━━━ Source document
The mechanisms by which infection (particularly severe sepsis), acute neurologic dysfunction, and acute renal failure (defined by need for RRT) might increase the risk of dementia remain speculative and likely inter-related. One possibility, proposed by Jackson et al. is that those aspects of critical illness that incite a systemic inflammatory reaction, such as in sepsis or septic shock, may alter brain activity and start the development of cognitive impairment [26]. Recently, studies show dementia to be more common among people on RRT for chronic renal failure [27,28]; however, it is unclear whether the increased rate is attributable to the effects of hemodialysis or from direct effects of renal failure.
Data also suggest that many critically ill patients experience delirium at some point during the hospitalization [26]. Whether delirium is a harbinger of future dementia [29] or purely a marker for increased organ dysfunction and severity of illness remains unclear. Data on electro-encephalogram findings in critically ill patients demonstrate a high rate of sub-clinical seizure activity [30], suggesting that damage to the brain may often occur during a critical illness, such as sepsis. Recent studies have demonstrated a relationship between delirium in the ICU and subsequent cognitive dysfunction [31-34]. Moreover, patients with longer duration of delirium also appear to have smaller brain volume at hospital discharge and at 3-months of follow-up, which appears to correlate with worse cognitive performance at 12 months [32,33]. Neurologic damage and cognitive impairment can also occur during acute renal failure [35-37]. Additional studies focused on these higher risk groups during and after critical illness with follow-up, are needed to understand and potentially prevent these long-term sequelae of critical illness.
We found a strong association between the age of critically ill patients and subsequent diagnoses of dementia; our oldest survivors (age 85+) had a cumulative incidence of dementia of 33% over three years. This relationship with age is consistent with many population studies [38]. The overall incidence of newly diagnosed dementia after critical illness is higher in our cohort than reported population-based incidence rates among the elderly in the United States, as expected for a cohort at an overall increased risk due to hospitalization; the incidence per 1,000 person-years was two to three times higher than similar age-stratified cohorts [39-41]. However, accurately assessing diagnoses of dementia as well as risk factors remains challenging using administrative data and there are a number of limitations to this analysis. Because we relied solely on Medicare claims to identify dementia, we used a definition found to capture 82% of dementia cases identified with a neuropsychology battery [42] and also used three years of claims data; in another study it was found to have a sensitivity of 85% when compared to in-home dementia assessment by clinical staff [16]. Any missed diagnoses of dementia would likely bias our findings towards the null. It is important to acknowledge that the severity of dementia is unknown from Medicare claims and early dementia was found to be under-reported in claims data [42,43]. Thus, our findings mostly relate to moderate to severe dementia diagnoses after critical illness. We also performed a number of sensitivity analyses to determine whether our findings were consistent across sub-groups of more severely ill patients, with similar results in all of the models.
━━━━━━
━━━ Material shown
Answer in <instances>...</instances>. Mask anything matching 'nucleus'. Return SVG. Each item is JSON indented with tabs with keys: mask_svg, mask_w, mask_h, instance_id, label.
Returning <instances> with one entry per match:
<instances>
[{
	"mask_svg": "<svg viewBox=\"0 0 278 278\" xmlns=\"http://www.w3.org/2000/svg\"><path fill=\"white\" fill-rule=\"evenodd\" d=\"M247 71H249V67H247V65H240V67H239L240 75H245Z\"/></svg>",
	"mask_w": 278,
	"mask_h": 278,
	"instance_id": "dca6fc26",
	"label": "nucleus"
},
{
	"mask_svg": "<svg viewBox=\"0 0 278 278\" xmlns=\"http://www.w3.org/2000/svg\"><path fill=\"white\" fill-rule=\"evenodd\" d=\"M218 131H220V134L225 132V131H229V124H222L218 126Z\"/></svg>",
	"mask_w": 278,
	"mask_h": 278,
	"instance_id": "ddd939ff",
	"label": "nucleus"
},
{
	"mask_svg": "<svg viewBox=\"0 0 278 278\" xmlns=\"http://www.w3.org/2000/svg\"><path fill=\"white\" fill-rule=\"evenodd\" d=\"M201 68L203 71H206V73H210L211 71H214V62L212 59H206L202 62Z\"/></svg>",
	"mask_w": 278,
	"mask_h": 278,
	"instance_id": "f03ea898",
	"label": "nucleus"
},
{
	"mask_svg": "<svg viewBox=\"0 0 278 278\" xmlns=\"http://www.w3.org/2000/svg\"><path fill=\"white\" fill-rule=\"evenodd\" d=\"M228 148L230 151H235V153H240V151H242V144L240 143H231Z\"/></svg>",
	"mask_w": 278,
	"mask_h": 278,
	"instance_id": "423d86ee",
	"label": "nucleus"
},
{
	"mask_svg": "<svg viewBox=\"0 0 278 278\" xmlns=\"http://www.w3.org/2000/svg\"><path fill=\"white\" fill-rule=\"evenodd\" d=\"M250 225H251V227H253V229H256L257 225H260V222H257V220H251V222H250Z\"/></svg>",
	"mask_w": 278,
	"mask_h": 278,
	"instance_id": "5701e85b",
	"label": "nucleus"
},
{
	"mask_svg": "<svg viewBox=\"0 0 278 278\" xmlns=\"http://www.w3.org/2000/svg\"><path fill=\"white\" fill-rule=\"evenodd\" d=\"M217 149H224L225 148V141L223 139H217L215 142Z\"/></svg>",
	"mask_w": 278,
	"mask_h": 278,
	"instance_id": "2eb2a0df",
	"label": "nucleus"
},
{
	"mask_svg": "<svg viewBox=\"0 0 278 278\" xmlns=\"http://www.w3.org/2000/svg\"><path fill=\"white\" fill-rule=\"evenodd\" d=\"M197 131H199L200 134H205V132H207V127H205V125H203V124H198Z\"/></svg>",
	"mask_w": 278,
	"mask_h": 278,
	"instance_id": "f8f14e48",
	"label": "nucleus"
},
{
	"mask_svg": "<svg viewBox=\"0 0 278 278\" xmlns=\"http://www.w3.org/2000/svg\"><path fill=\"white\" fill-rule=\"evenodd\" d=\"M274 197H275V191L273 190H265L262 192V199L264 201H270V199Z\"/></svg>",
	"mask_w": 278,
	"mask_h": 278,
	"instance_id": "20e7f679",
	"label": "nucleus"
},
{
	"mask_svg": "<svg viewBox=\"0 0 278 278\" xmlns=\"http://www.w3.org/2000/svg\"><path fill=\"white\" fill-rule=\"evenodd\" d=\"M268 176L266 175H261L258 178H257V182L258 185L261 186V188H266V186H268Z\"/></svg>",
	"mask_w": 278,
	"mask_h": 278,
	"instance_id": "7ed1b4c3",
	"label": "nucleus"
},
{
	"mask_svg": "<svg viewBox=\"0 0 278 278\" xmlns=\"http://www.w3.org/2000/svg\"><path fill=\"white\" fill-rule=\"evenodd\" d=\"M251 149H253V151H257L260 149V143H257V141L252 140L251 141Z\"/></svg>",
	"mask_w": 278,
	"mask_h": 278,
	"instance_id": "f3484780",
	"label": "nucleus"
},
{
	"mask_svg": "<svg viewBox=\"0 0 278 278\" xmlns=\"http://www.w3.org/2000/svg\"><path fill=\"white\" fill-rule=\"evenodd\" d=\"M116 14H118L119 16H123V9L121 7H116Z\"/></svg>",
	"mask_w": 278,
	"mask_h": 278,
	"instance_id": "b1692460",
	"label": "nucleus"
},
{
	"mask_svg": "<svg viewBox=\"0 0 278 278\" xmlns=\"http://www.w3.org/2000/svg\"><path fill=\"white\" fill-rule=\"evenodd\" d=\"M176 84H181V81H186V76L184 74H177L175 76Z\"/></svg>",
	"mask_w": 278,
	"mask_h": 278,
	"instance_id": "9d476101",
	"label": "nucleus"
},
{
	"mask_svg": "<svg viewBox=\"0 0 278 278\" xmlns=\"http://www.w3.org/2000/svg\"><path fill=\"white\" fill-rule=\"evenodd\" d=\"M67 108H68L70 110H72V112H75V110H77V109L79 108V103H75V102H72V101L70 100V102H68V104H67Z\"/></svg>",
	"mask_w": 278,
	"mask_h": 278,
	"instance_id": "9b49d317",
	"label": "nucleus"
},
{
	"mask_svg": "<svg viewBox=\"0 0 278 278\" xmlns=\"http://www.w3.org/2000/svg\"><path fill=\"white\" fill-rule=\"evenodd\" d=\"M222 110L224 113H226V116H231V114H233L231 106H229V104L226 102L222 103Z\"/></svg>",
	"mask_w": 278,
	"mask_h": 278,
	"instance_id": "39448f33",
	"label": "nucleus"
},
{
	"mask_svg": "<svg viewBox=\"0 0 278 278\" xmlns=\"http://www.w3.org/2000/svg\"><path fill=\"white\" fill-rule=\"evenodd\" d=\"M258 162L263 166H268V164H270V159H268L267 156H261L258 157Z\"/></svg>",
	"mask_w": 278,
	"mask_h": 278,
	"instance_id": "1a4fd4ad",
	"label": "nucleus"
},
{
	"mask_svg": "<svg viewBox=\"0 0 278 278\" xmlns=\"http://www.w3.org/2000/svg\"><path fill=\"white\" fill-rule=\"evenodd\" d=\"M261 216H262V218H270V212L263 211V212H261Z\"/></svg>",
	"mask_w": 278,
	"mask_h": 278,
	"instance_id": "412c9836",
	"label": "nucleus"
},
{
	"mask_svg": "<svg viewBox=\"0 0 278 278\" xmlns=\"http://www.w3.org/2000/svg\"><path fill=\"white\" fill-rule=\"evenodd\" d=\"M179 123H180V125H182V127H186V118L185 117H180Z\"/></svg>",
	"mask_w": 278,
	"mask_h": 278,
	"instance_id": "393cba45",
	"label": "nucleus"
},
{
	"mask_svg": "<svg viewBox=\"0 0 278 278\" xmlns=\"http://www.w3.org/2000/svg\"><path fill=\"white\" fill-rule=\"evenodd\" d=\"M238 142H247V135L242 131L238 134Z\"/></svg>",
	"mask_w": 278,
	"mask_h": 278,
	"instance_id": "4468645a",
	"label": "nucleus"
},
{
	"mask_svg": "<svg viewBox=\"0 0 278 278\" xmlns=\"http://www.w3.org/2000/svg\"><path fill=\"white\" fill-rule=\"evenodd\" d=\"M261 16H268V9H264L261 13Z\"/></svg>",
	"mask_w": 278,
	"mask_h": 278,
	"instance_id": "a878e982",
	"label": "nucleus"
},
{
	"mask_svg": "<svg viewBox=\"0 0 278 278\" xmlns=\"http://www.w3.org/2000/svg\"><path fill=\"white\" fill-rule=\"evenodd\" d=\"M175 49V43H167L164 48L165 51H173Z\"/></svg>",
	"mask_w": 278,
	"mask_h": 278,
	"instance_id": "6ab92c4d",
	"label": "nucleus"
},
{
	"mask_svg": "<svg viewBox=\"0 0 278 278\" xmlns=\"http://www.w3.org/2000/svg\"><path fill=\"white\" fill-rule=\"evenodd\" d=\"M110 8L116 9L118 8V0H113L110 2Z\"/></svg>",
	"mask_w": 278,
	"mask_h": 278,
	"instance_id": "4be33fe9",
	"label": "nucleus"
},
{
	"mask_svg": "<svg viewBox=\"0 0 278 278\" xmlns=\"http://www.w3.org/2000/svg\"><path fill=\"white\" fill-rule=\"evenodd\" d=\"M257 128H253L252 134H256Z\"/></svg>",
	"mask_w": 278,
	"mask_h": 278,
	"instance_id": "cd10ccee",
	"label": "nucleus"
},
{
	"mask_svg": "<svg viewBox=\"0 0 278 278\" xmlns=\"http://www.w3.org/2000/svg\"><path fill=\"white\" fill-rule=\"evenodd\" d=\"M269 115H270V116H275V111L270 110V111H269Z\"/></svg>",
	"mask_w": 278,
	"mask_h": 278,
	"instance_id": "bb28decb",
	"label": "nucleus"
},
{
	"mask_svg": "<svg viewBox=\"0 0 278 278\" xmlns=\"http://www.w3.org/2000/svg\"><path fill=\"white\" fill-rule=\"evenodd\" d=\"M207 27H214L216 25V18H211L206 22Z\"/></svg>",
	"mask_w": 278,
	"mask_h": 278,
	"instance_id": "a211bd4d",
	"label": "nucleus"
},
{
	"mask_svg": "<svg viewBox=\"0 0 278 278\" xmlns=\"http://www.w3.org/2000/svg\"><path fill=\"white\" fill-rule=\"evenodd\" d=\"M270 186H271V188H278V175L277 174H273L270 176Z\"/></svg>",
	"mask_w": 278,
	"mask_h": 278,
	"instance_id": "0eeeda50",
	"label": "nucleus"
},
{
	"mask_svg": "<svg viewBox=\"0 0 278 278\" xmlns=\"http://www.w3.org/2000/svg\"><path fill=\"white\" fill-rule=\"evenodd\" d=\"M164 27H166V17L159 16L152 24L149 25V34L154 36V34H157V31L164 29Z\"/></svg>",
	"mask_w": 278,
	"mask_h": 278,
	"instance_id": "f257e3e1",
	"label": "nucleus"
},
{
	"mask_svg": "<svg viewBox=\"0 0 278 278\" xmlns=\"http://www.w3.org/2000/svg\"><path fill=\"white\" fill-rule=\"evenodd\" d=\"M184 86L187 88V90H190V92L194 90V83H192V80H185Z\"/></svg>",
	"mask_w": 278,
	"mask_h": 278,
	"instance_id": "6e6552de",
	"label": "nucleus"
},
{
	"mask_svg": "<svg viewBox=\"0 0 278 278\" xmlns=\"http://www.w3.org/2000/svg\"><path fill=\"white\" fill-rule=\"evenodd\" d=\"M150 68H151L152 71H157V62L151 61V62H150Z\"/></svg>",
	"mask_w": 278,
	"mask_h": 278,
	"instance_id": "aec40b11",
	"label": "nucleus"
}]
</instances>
━━━━━━
## Work request A
Reproduce the passage on dementia after critical illness word for word, everything from "The mechanisms by" down to "of renal failure.".
## Work request B
Pick up the passage on dementia after critical illness at its last sentence and keep writing it.

## Response area A
The mechanisms by which infection (particularly severe sepsis), acute neurologic dysfunction, and acute renal failure (defined by need for RRT) might increase the risk of dementia remain speculative and likely inter-related. One possibility, proposed by Jackson et al. is that those aspects of critical illness that incite a systemic inflammatory reaction, such as in sepsis or septic shock, may alter brain activity and start the development of cognitive impairment [26]. Recently, studies show dementia to be more common among people on RRT for chronic renal failure [27,28]; however, it is unclear whether the increased rate is attributable to the effects of hemodialysis or from direct effects of renal failure.

## Response area B
Prior work in a study with two years follow-up showed that cognitive functional impairment at baseline is a significant predictor of developing dementia [44]. While we excluded everyone with any diagnosis of cognitive impairment from our sample and adjusted for risk factors associated with dementia, we were limited in our ability to assess or control for cognitive status at baseline. It is possible that the events during the critical illness may reveal dementia that was present but had not yet been diagnosed. This is particularly likely for infection and severe sepsis, as the majority of the increase in diagnoses appeared to occur in the first few months after the hospitalization [23]. The recent work on pre- and post-sepsis burden of geriatric conditions by Iwashyna et al. suggests that we should be cautious in our interpretation of post-ICU morbidity without robust data on the pre-hospitalization trajectory [23,45]. Moreover, the increase in healthcare encounters associated with a critical illness may bring a cognitive problem to the attention of a healthcare provider. Finally, while we used a nationally representative sample and were able to adjust for clinical characteristics, we were not able to assess fully the severity of critical illness or quantify other possible measures of exposure to critical care, such as the exact length of mechanical ventilation and medications given. Diagnoses of delirium and encephalopathy during the hospitalization were included in our definition of acute neurological dysfunction, and appeared to have a strong relationship with a future diagnosis of dementia but we could not accurately assess the frequency of delirium during the stay, as defined in clinical studies of critically ill patients [46] or the characteristics of the encephalopathy. Moreover, early or mid-life factors may impact development of disease that occurs later, and these exposures could not be quantified [47-50].
Despite these limitations, this study provides important information regarding risk factors for subsequent diagnoses of dementia and is consistent with a growing body of literature regarding cognitive dysfunction after hospitalizations and among severe sepsis patients in particular. As the US population ages, millions of elderly people now survive a critical illness every year [51]. A greater understanding of the consequences of these hospitalizations and identification of patients at risk for specific types of morbidity as well as mortality may allow for better planning. Moreover, identification of groups at risk allows for studies targeted to high risk populations to identify potentially modifiable risk-factors for diseases such as dementia.
Conclusions
Among ICU events, infection or severe sepsis, neurologic dysfunction and acute renal replacement therapy were independently associated with a subsequent diagnosis of dementia. Patient prognostication, as well as future research into post-ICU cognitive decline, should take account of these higher-risk subgroups.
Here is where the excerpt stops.